EXTRACT TO READ >>
*****
Building Better Systems

#4: Alex Malozemoff – New attack on homomorphic encryption libraries: what does it mean?

Episode Summary

Principal Researcher, Alex Malozemoff, walks us through what homomorphic encryption is, what CKKS is, and how a recent new attack on CKKS will impact progress on homomorphic encryption.

Episode Notes

Principal Researcher, Alex Malozemoff, walks us through what homomorphic encryption is, what CKKS is, and how a recent new attack on CKKS will impact progress on homomorphic encryption.

You can watch this episode on our Youtube channel.

On the Security of Homomorphic Encryption on Approximate Numbers by Baiyu Li and Daniele Micciancio

Episode Transcription

Intro (00:02):

Designing manufacturing, installing and maintaining the high-speed electronic computers, the largest and most complex computers that are built.

Joey (00:22):

Hello. Welcome to another episode of building better systems, the podcast, where we explore tools and approaches to make our software more correct and secure today, we're doing an episode that's a little different, we're exploring a more timely topic. We're exploring a paper that recently came out in the homomorphic encryption space called On The Security of Homomorphic Encryption on Approximate Numbers. Uh, the paper is by, Baiyu Li and Daniele Micciancio. So joining us to discuss this, uh, new paper today is Alex Malozemoff, a principal researcher at Galois focusing mostly on secure computation. Thanks for joining us today, Alex. Thanks for having me. So today we're going to talk about the recent new attack on the CKKS homomorphic encryption scheme. But before we dive into the details of the attack, can we talk a bit about what homomorphic encryption is?

Alex (01:12):

Sure. So homomorphic encryption is a form of encryption, which allows one to compute over the cipher texts. So with normal encryption, you encrypt a message and then you can decrypt the message and get back that same message with homomorphic encryption. You can encrypt a message and then compute in theory, whatever you want on that encrypted message and then decrypt the results and get back what would have been the computation on the original message.

Shpat (01:41):

And when you say compute, it means you can manipulate it. You can learn things about it without learning things about it. Um, you can get statistically relevant information out of a set of those messages. What does computing on data that's encrypted mean?

Alex (01:56):

So, uh, yeah, so in, in theory it means you can do any type of computation that you would do like written as a C program. Say, um, more formally you can view computation as what's called an arithmetic circuit, which is basically additions and multiplications. So you can do any sequence of addition and multiplication on one or more ciphertext.

Shpat (02:22):

Why would you want to do that as opposed to encrypted something, could transporting it or storing it in encrypted mode. And then when you need to either manipulate, compute on it, decrypted, why, why would you go for something like homomorphic encryption?
*****
DATA BLOCK >>
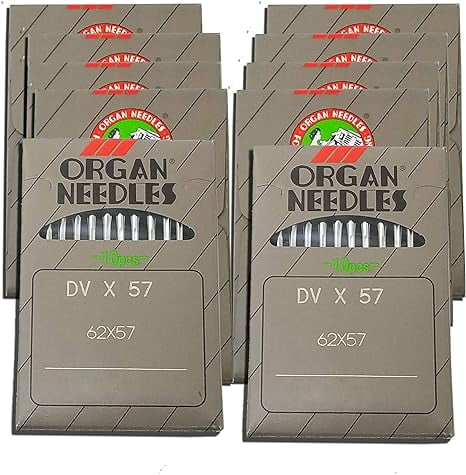 Teamwork 100 Pcs Organ 62X57 Dvx57 Needles for Singer, Kansai Special, Pegasus, Juki (21/130)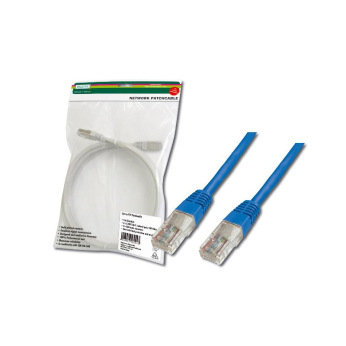 Патч-корд DIGITUS CAT 5e UTP, 5м, AWG 26/7, PVC, синего цвета (DK-1511-050/B)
*****
ASSIGNMENT A >> In the podcast transcript on homomorphic encryption, what does Alex Malozemoff say an arithmetic circuit basically consists of?
ASSIGNMENT B >> Continue the podcast transcript on homomorphic encryption from the point where it stops.

WRITTEN ANSWER A >> Additions and multiplications.

WRITTEN ANSWER B >>
Alex (02:38):

Sure. So the advantage here is you are never revealing either the input or intermediate values in the clear. So, um, a potential use case where this is I'm a company and I want to do heavyweight analysis. I don't have the necessarily the resources for it. So I wanted to do that all in the cloud, but I don't trust the cloud provider with my data. So in theory, if homomorphic encryption reached a point where it was sufficiently performance, I could encrypt my data, send it to the cloud provider, the cloud provider can then do the computation. I tell it to do on that data, get a resulting ciphertext, send me back the cipher text. I can decrypt it and, um, see the results. And now the cloud provider never sees any of my data in the clear that, so that's kind of like the, uh, one of the most compelling use cases for homomorphic encryption.

Joey (03:38):

So that sounds incredibly promising. And there's a number of groups implementing libraries of homomorphic encryption primitives, right?

Alex (03:47):

Yeah. So I would say over the last, let's say 10 years, I guess homomorphic encryption has only really been around since I think 2008, but so, uh, but, but in the last say 10 years, there's been a huge number of libraries or a huge number of schemes and performance improvements to these games and libraries, um, as well as various startups and, and major companies, um, pushing a more free version. Um, so it's definitely a rapidly growing space in the crypto world.

Joey (04:18):

And C K K S, which we're here to talk about today is a scheme. So it's not any specific implementation, but it's a way of doing computations to accomplish homomorphic. Yeah,

Alex (04:31):

Correct. It is a particular form of homomorphic encryption that has certain properties, which I see more we'll get into. Um, I think it was published in 2017, so it's fairly recent, but due to various, um, performance characteristics, it has, uh, it has seen widespread adoption throughout the community. Um, there is an ongoing standardization effort in homomorphic encryption and CPTs is one of the important schemes that is trying to be standardized. So it's, it's definitely a very important, um, definitely a very important homomorphic encryption scheme.

Joey (05:09):

And so the paper that we're here to talk about, if I understand this correctly, there is a, there's a, these researchers have found essentially avenues of attack or break this scheme and a number of open source libraries that implement this scheme. Is that right?

Alex (05:27):

Correct. So they are able to, they have a theoretical attack on the scheme. So on the kind of pen and paper description of homomorphic encryption scheme, and they demonstrate its practicality by taking things three or four, um, opensource, homomorphic encryption libraries that implement this game and demonstrating that the attack works. So then they, so they both show that the attack is theoretical attack on the scheme and is practical to implement and deploy.

Joey (05:59):

And has this attack fully rendered the scheme useless or is it limited the situations and under which it's safe to use the scheme?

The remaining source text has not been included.